After several months of simply sending back gibberish to Earth, the probe is once again sending usable data about the region it is passing through, some 24 billion km from earth.
A fault in one of the components of Voyager's onboard electronics had meant that the flow of data ceased some time ago, athough the radio carrier was still being received. It was only after much head-scratching and lateral thinking that NASA engineers managed to get things working again.
So what does Apple have to do with this?
Well the Voyager 1 probe is nearly half a century old and, as such, its warranty has well and truly expired -- if such craft ever have a warranty.
Like so many of NASA's exploratory craft, Voyager 1 has exceeded the expectations of its designers by orders of magnitude.

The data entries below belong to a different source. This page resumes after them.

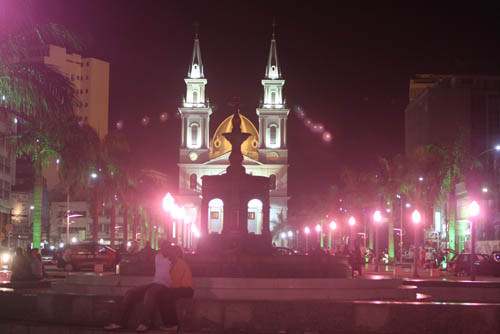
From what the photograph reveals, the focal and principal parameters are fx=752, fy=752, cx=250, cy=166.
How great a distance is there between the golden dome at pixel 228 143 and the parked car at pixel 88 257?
9109 cm

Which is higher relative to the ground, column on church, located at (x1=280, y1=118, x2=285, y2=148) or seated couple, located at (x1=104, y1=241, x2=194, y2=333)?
column on church, located at (x1=280, y1=118, x2=285, y2=148)

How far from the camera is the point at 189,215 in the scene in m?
126

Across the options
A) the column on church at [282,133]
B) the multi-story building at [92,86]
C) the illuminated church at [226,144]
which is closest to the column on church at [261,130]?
the illuminated church at [226,144]

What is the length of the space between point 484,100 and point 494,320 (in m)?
87.3

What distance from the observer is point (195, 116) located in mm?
126688

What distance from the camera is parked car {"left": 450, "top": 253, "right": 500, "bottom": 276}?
3697 cm

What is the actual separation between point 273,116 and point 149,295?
114317mm

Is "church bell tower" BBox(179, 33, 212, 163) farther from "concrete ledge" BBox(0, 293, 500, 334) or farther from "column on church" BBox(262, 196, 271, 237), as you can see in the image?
"concrete ledge" BBox(0, 293, 500, 334)

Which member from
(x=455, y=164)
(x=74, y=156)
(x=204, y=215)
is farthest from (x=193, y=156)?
(x=204, y=215)

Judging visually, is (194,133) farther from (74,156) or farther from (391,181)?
(74,156)

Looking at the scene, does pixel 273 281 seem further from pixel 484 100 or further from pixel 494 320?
pixel 484 100

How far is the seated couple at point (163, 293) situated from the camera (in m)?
12.9

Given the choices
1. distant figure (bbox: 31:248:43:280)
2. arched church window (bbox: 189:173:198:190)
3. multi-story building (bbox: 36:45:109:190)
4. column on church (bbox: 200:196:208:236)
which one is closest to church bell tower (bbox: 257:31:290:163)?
arched church window (bbox: 189:173:198:190)

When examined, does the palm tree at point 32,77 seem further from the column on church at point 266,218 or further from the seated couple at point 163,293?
the column on church at point 266,218
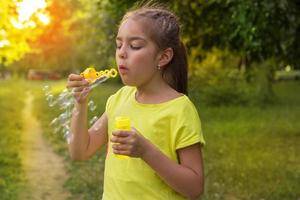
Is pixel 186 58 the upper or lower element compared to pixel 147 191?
upper

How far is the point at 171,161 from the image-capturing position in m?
2.20

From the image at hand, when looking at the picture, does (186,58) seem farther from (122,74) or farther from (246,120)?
(246,120)

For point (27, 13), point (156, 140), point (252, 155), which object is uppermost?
point (27, 13)

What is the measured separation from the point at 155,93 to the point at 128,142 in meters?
0.39

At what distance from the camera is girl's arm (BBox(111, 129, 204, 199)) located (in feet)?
6.61

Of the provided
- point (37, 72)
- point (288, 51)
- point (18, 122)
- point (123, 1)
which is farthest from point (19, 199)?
point (37, 72)

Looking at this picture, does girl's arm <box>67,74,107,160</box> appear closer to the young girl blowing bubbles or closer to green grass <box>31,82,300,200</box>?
the young girl blowing bubbles

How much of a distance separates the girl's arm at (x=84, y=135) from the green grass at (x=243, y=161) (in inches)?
208

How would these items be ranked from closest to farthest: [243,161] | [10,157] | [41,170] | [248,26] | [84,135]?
[84,135] < [248,26] < [41,170] < [243,161] < [10,157]

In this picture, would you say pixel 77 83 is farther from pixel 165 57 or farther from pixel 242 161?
pixel 242 161

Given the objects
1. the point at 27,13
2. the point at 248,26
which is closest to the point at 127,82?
the point at 248,26

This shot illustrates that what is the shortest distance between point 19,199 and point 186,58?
18.9 feet

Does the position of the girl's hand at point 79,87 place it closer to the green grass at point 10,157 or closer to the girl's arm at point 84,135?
the girl's arm at point 84,135

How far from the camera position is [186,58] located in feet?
7.97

Just as those little Mars rovers continued to trundle for years after their official "end of life", so Voyager has been invaluably returning data from places further than man has ever reached before.
And, just like other missions, Voyager has encountered its share of "challenges" which have required Apollo-13-like cleverness to overcome.
Now, if this had been an Apple product, things would not have lasted nearly this long -- not because Apple can't make great products but because they have a rather different attitude to product life and repairs.
The engineers working on the nearly half-century old Voyager 1 have come up with a clever work-around to mitigate the problems caused by a failed memory chip and this has resulted in the relocation of critical code to a new address. I dare say there were many long hours spent diagnosing the problem, coming up with a fix, testing that fix many times on an emulator and then (finally) uploading it over a distance of more than 22 light hours to the probe.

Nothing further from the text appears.